Com a certeza fulminante de quem conhece a si mesmo, sabia que aquela paz era relativa, efêmera como uma pegada na areia, pronta a ser apagada pela maré que se retrai.

O acolhimento da senhora Mc Millian não devia me levar ao engano.

Ela era uma simples dependente, nem mais nem menos da subscrita. Era agradável, muito se pensarmos bem, se era da minha parte e se tinha me oferecido uma cúmplice aliança com tal espontaneidade, porém não devia esquecer que o meu empregador era outro. A minha permanência naquela casa, tão agradável e assim diferente de qualquer lugar que eu jamais tinha conhecido, dependia exclusivamente dele. Ou principalmente pela impressão que eu tinha lhe dado. Eu. Somente eu. Dele sabia muito pouco para relaxar. Um só homem, condenado a uma prisão pior que a morte, relegado a uma vida pela metade, um escritor solitário e de péssimo caráter... Segundo as veladas alusões da minha guia, se tratava de um homem que sentia prazer ao colocar as pessoas em embaraço, talvez amava desabafar a sua sede de vingança contra os outros, sem poder culpar a sua única inimiga: a sorte. Cega, vendada, indiferente aos sofrimentos causados por todo lado, democrática num certo sentido.

Deu um profundo suspiro. Se a minha estada naquela casa era destinada a ser breve, tanto valia não desfazer a bagagem. Não me agradava perder tempo.

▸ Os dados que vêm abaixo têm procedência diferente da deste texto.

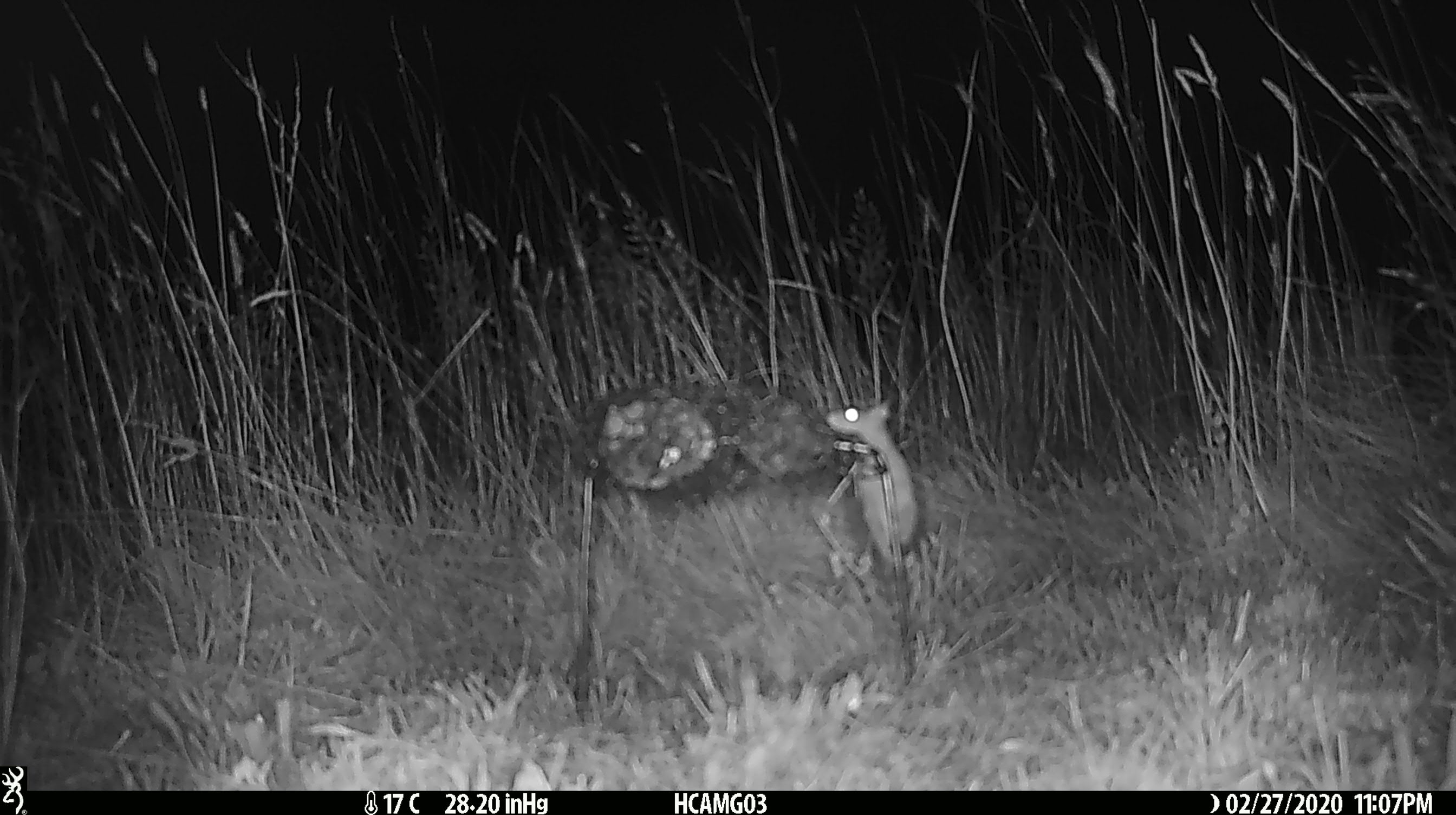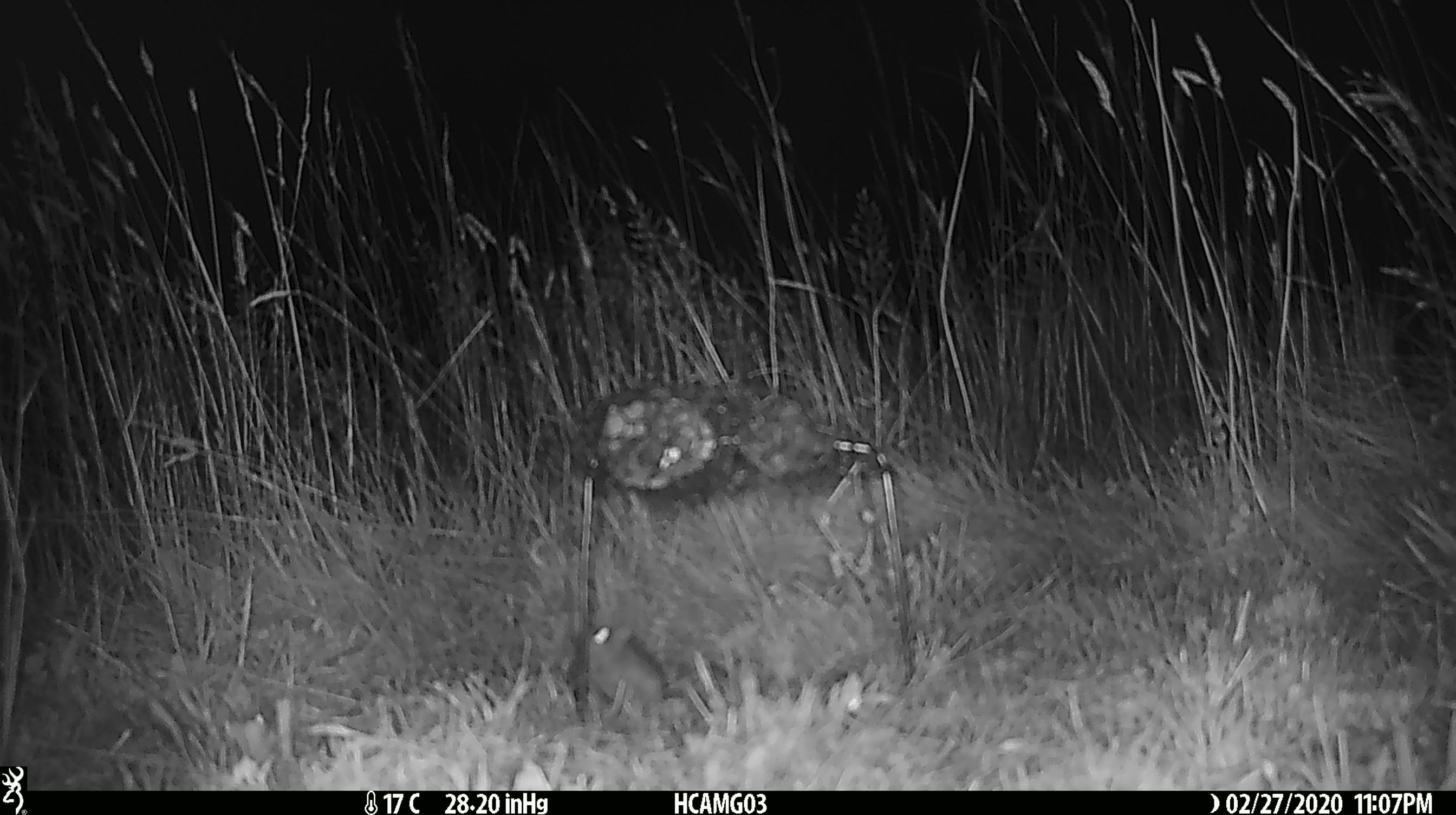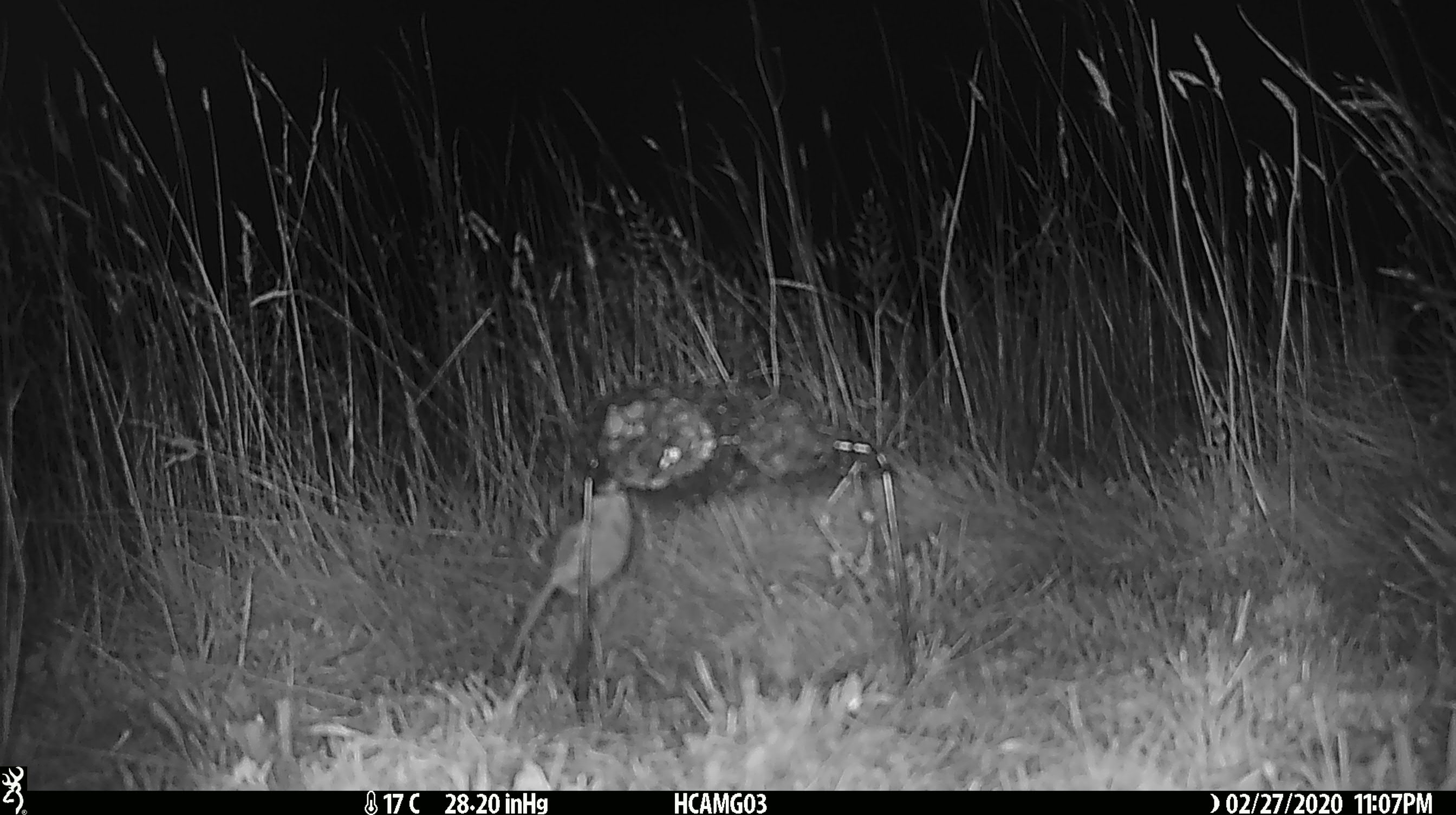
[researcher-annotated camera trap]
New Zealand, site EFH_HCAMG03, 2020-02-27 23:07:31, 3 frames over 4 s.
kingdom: Animalia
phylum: Chordata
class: Mammalia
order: Rodentia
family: Muridae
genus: Mus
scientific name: Mus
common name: mouse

Vaguei pelo quarto, ainda incrédula. Demorei na frente do espelho pendurado sobre a cômoda e voltei a olhar tristemente o meu rosto. Os meus cabelos eram vermelhos, certo. Sabia só porque outros me diziam, eu não era capaz de estabelecer sua cor. Eu vivia em preto e branco, eu também prisioneira como o senhor Mc Laine. Não de uma cadeira de rodas, talvez, porém incompleta por minha vez. Passei um dedo sobre uma escova de prata, pousada sobre a cômoda junto a outros objetos da penteadeira, um objeto lindo, de valor, colocado à minha disposição com uma generosidade inigualável.

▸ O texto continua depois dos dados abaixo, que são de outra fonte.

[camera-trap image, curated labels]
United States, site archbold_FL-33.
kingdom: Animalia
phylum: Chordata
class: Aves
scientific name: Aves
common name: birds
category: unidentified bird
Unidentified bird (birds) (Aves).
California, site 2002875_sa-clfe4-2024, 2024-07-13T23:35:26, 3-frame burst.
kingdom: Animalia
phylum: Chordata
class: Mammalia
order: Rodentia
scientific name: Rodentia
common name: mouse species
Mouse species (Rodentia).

Os olhos percorreram até o grande relógio de parede e me fizeram lembrar, quase que perfidamente, o encontro com o dono da casa.

Não podia demorar.

Não no nosso primeiro encontro.

Talvez o último, se não conseguia... Como tinha dito a senhora Mc Millian? Ah, sim. Enfrentá-lo. Uma palavra para a princesa dos coelhos. A minha palavra preferida, aquela mais frequentemente usada, era desculpe, declinada segundo as circunstâncias em 'desculpe-me' ou desculpem-me'. Mais cedo ou mais tarde, eu tinha que pedir desculpas por existir. Endireitei os ombros, num sobressalto de orgulho. Ia vender cara a pele. Eu tinha ganho o direito, o prazer, de estar naquela casa, naquele quarto, naquele canto do mundo.

No corredor, ao chegar nas escadas, os ombros voltaram a se curvar, a mente a gritar, o coração a pular. A minha tranquilidade tinha durado... quanto? Um minuto? Quase um recorde.